Ein baufälliges Haus

von Patrik Schwarcz-Kiefer

Das Ungarndeutschtum wurde im XX. Jahrhundert genau wegen seiner oft vorteilhaften Eigenschaft, dass es sowohl dem Ungarntum als auch dem Deutschtum gehört, vielmals von Schicksalsschlägen betroffen. Die zunehmende Assimilation, die zerfallenen Familien nach dem I. Weltkrieg, die Madjarisierungsversuche, die Verluste des II. Weltkriegs, die kollektive Schuld, die Vertreibungen und die Unterdrückung zur Zeit des Sozialismus bedeuteten tiefe Einschnitte für unsere Volksgruppe.
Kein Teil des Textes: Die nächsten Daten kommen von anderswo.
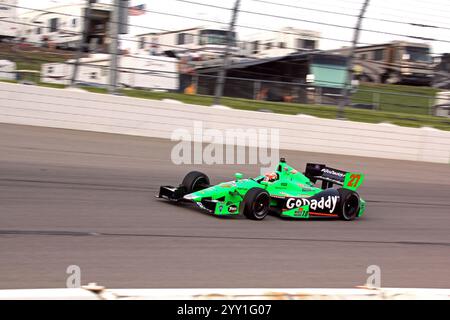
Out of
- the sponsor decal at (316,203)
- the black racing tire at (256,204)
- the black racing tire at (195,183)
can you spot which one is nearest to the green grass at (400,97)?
the sponsor decal at (316,203)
Wenn wir das Ungarndeutschtum uns als ein Haus vorstellen, das mit Blut und Schweiß jahrhundertelang von unseren Vorfahren aufgebaut wurde, dann sehen wir leider heute ein Gebäude in Trümmern, dessen Licht nicht so glänzt wie vor 100 Jahren.

Im Haus gibt es Räume die glücklicher waren. Die Bräuche, die Musik, das Tanz, die Kultur haben die Schicksalsschläge der Geschichte gut überstanden. Natürlich hat die Geschichte auch hier Schaden und Spuren gelassen, aber im Vergleich mit anderen Räumen können wir über einen guten Zustand sprechen. Nicht so im Falle der Sprache. Die Dialekte haben nur Dekaden bis ihrem Verschwinden, an den ungarndeutschen Veranstaltungen, Schwabenbällen hört man nur selten auf Deutsch kommunizierende Gruppen. Die Frage ist nicht ob es Hochdeutsch oder Dialekt, sondern ob Hochdeutsch oder Ungarisch ist. Die deutsche Sprache wurde für viele nur ein Fach in der Schule.

Zwei Möglichkeiten stehen vor den Ungarndeutschen: wir flicken, renovieren das Haus weiter in der Glaube, dass es so sein kann, wie früher. Leider ist es zu garantieren, dass es nicht möglich sein wird, viele Verletzungen sind dazu zu schwer. Aber wir können ein neues Haus aufbauen. Ein neues Haus auf dem Grund des Alten, und dabei alles retten, was man retten kann. Man muss jedoch den Fakt akzeptieren, dass man nicht alles retten kann und es gibt solche Dinge deren Verlust wir nicht mehr verhindern können. Aber ins neue Haus kann man solche Sachen einbauen, die mit dem alten Haus nicht vereinbar waren.

Meiner Meinung nach will man heute das alte Haus bewahren. Man kann es versuchen, aber es ist langfristig sinnlos. Das Ungarndeutschtum muss aus der erstickenden Gefangenschaft der Geschichte ausbrechen und einen neuen Weg finden. Falls es nicht so kommt, wird gemäß der heutigen Tendenz das „Svábság” für unsere Enkeln nur ein Hobby sein. Bälle, Tanzgruppen, Musik. Dagegen muss man was unternehmen, und die einzige Möglichkeit ist, dass man die Jugend anspricht und sie in die Politik mit einbezieht. Sonst werden die folgenden Dekaden uns so genauso forttreiben, wie es das letzte Jahrhundert mit den anderen deutschen Volksgruppen im Karpatenbecken getan hat.